Blog: Why the Game Needs EYE-SYNC: A Player’s Perspective

Have you ever thought about how much detail and nuance you are missing each moment of the day? Of the infinite information coming in through our senses from the world around us, our brains do an amazing job of discerning what is immediately important, and what we can allow to fade into the background. If we were wired to notice every detail, the world would be over-stimulating. The ability to discern what is important at that moment and what is tertiary is part of what makes the human brain uniquely advanced among animals.

After a big hit or a play that could have resulted in injury, the first thing an athlete gets asked is, “Hey, are you ok?”

This question is challenging to answer because the brain does such an outstanding job of blocking certain things out (sights, emotions, physical pain, etc.).

Different from an injury to muscle or bone, in the event of a head injury, the athlete is unable to accurately answer the question, “Was that pain/feeling/emotion here before the hit?”. Our brain is the primary tool for self-assessment, but after an injury, the brain’s answers to, “Are you ok?” probably shouldn’t be the go-to assessment.

For a long time, the objective criteria for diagnosing a head injury and the healing process afterward was limited to medical professionals asking players about symptoms they may be experiencing, or questions about where they are, or have them follow a finger with their eyes… all with hundreds or thousands of screaming fans, bright lights, and their teammates all around them. It’s hard for the medical professional to make a call and it’s hard for the athlete to self-assess.

In addition to the challenges of a straightforward evaluation in that type of environment. Every athlete wants to stay in the game, so some skew their answers in an effort to keep playing, despite the risks. They may be outright lying or they may be less capable of knowing what the right thing to do is after sustaining a concussion. Either way, their answers don’t always reflect reality, and don’t help the medical professionals put in place to help the players.

I joined the SyncThink Advisory Board because I know the challenges faced by both athletes and medical professionals around diagnosing these types of injuries. I hated the idea that a athletic trainer or a doctor had to make a judgement call based on (usually unintentionally) unreliable information from the athlete. I have been learning about this space for years, trying to follow developments around testing, prevention, and recovery. When I heard about what SyncThink was building, I realized there was a better way. Using EyeSync, a player’s biased answers are taken out of the equation! You can’t lie to the test in order to stay on the field, and there’s objective data to help the medical professional make the call, rather than the feelings of a potentially brain-injured person.

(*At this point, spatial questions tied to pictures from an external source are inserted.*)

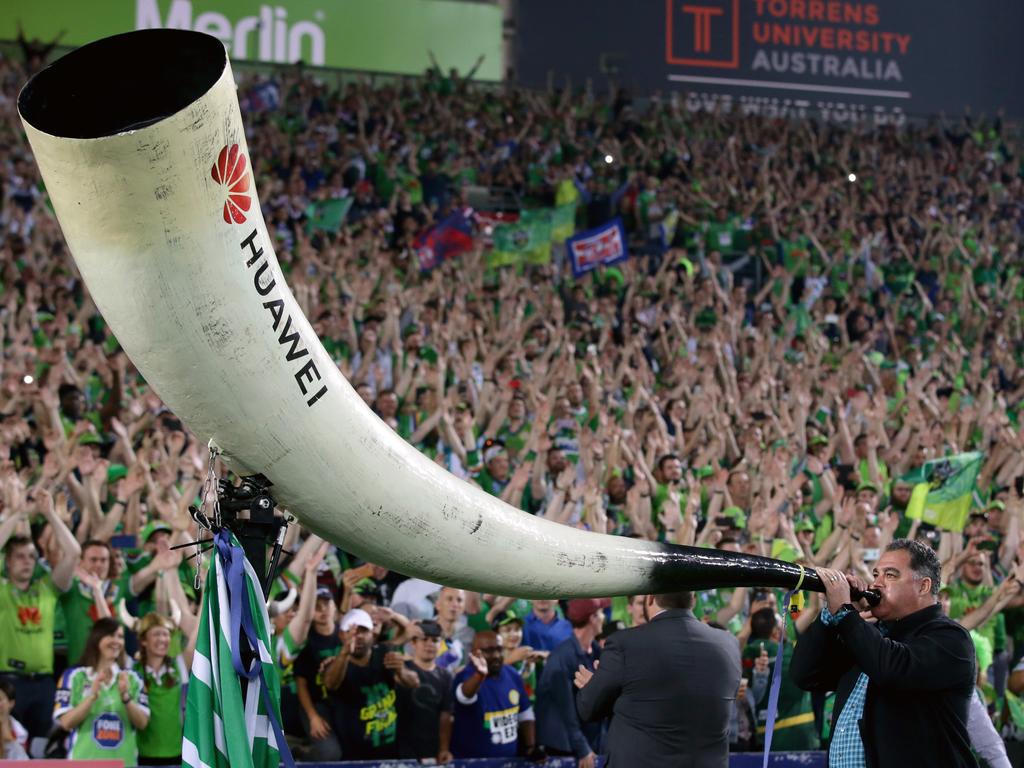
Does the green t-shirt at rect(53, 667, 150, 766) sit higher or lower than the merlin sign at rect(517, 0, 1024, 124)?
lower

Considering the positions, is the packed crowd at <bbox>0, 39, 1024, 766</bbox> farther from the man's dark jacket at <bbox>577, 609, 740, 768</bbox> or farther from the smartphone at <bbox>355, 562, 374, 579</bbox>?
the man's dark jacket at <bbox>577, 609, 740, 768</bbox>

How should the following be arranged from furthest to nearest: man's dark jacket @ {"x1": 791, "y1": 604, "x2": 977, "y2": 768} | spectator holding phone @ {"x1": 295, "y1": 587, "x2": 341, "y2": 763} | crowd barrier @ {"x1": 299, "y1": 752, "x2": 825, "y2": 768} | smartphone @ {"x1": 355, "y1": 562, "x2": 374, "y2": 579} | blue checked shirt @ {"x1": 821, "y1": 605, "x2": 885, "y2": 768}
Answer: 1. smartphone @ {"x1": 355, "y1": 562, "x2": 374, "y2": 579}
2. spectator holding phone @ {"x1": 295, "y1": 587, "x2": 341, "y2": 763}
3. crowd barrier @ {"x1": 299, "y1": 752, "x2": 825, "y2": 768}
4. blue checked shirt @ {"x1": 821, "y1": 605, "x2": 885, "y2": 768}
5. man's dark jacket @ {"x1": 791, "y1": 604, "x2": 977, "y2": 768}

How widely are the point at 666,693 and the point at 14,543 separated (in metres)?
4.54

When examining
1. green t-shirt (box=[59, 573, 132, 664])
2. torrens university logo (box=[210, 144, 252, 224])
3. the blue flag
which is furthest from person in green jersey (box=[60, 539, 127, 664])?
the blue flag

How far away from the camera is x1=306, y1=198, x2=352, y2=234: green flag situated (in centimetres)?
1784

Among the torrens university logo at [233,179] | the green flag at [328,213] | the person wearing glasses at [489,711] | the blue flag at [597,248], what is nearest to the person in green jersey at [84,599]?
the person wearing glasses at [489,711]

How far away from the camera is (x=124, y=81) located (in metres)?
2.29

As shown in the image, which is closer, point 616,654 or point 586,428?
point 616,654

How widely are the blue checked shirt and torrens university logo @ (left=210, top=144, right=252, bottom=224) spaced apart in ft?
7.29

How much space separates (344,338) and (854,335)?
8013 millimetres

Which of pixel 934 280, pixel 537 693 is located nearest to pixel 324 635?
pixel 537 693

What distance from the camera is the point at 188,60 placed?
2.29 meters

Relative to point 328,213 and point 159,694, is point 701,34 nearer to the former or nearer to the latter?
point 328,213

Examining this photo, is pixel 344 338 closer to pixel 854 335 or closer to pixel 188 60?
pixel 854 335
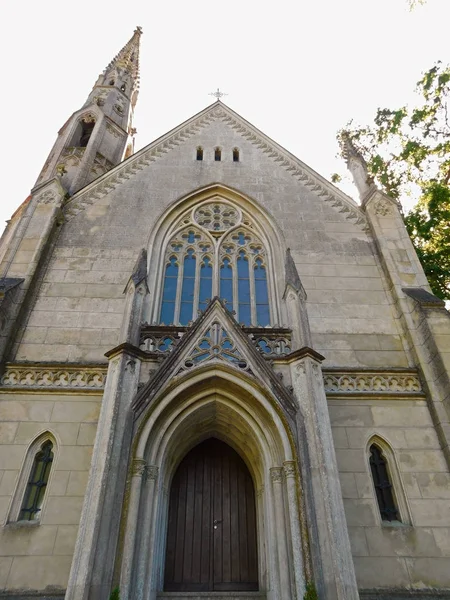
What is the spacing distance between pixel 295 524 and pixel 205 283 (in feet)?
21.5

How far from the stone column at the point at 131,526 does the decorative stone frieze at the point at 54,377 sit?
2357 millimetres

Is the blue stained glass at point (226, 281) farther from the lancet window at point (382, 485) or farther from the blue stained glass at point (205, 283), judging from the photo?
the lancet window at point (382, 485)

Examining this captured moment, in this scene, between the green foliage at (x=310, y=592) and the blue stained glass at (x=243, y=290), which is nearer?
the green foliage at (x=310, y=592)

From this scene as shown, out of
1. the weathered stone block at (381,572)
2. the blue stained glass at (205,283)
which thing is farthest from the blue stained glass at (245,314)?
the weathered stone block at (381,572)

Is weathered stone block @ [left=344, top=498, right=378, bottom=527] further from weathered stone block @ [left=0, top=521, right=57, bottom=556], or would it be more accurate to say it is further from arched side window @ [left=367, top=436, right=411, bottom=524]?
weathered stone block @ [left=0, top=521, right=57, bottom=556]

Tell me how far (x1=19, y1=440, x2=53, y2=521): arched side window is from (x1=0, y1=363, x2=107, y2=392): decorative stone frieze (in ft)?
3.86

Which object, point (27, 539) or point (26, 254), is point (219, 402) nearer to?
point (27, 539)

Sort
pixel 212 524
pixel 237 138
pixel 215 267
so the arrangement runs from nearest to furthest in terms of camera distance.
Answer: pixel 212 524 → pixel 215 267 → pixel 237 138

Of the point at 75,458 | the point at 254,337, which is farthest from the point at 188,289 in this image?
the point at 75,458

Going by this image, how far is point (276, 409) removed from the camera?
7.37 metres

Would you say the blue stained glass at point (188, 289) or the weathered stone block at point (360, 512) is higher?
the blue stained glass at point (188, 289)

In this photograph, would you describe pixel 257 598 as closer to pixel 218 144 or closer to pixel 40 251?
pixel 40 251

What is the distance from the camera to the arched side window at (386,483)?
7.66m

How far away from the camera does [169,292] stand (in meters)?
11.1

Beyond assisting with quick diagnoses, EyeSync has been shown to be useful in determinations on recovery. The traditional recommendations around recovery have been much like the traditional forms of assessment: primarily based on the subjective feelings of the brain-injured person.  Conceptually, we can see how this makes sense. Typically, when humans injure a body part, we feel pain from the moment of injury, and then we repeatedly ask ourselves things like, “Does my foot hurt when I walk on it?” or “Does my knee hurt when I bend it?” for weeks or months afterward. The brain does not have pain receptors, so we try to use the levels of headache, nausea, sleepiness, etc. as analogs for a person’s recovery. Without any metrics around improvement, we are making educated guesses whether someone is ready to play. Thankfully, EyeSync can help monitor patients along the way and give objective data to help make those determinations.

I’m excited for the future of sports. Some of it is already here!